Wie die Partnerschaft lebendig bleibt

Die Ehe lebendig halten
Der Partner fürs Leben – das ist der Anspruch, mit dem wir in die Ehe gehen. Aber im Alltag geht dieses Ideal schnell unter. Tabea Müller gibt Tipps, wie die Partnerschaft lebendig bleibt.

Es war ein Novembertag in Paris, als er niederkniet und die Frage aller Fragen stellt. «Jaaaaa!», antworte ich. Er steckt mir einen Ring an. Wir küssen uns, lachen erleichtert. Nur wenige Schritte entfernt erfüllt ein Strassenmusiker die Luft mit Geigenklängen. Zu unseren Füssen liegt Paris mit seinen verwinkelten Gassen und unendlichen Möglichkeiten – wie ein Spiegel unserer gemeinsamen Zukunft.

Aufgabe 1
Nenne alle Handlungen, die im Text über die Partnerschaft ausdrücklich „er“ als Subjekt haben.
Aufgabe 2
Tippe aus dem Text über die Partnerschaft den Abschnitt von „Es war ein Novembertag“ bis einschließlich „unserer gemeinsamen Zukunft.“ genau ab.
Aufgabe 3
Fasse den Absatz des Texts über die Partnerschaft, der mit „Der Partner fürs Leben“ beginnt, in einem kürzeren Satz zusammen.
Die Daten haben mit dem Text über die Partnerschaft nichts zu tun.

Rohdaten
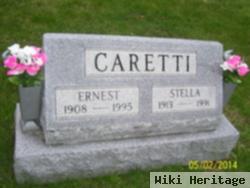 Stella Caretti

Deine Antwort 1
- kniet nieder
- stellt die Frage aller Fragen
- steckt mir einen Ring an

Deine Antwort 2
Es war ein Novembertag in Paris, als er niederkniet und die Frage aller Fragen stellt. «Jaaaaa!», antworte ich. Er steckt mir einen Ring an. Wir küssen uns, lachen erleichtert. Nur wenige Schritte entfernt erfüllt ein Strassenmusiker die Luft mit Geigenklängen. Zu unseren Füssen liegt Paris mit seinen verwinkelten Gassen und unendlichen Möglichkeiten – wie ein Spiegel unserer gemeinsamen Zukunft.

Deine Antwort 3
Man heiratet mit dem Anspruch, den Partner fürs Leben gefunden zu haben, doch im Alltag geht dieses Ideal schnell unter; Tabea Müller gibt Tipps für eine lebendige Partnerschaft.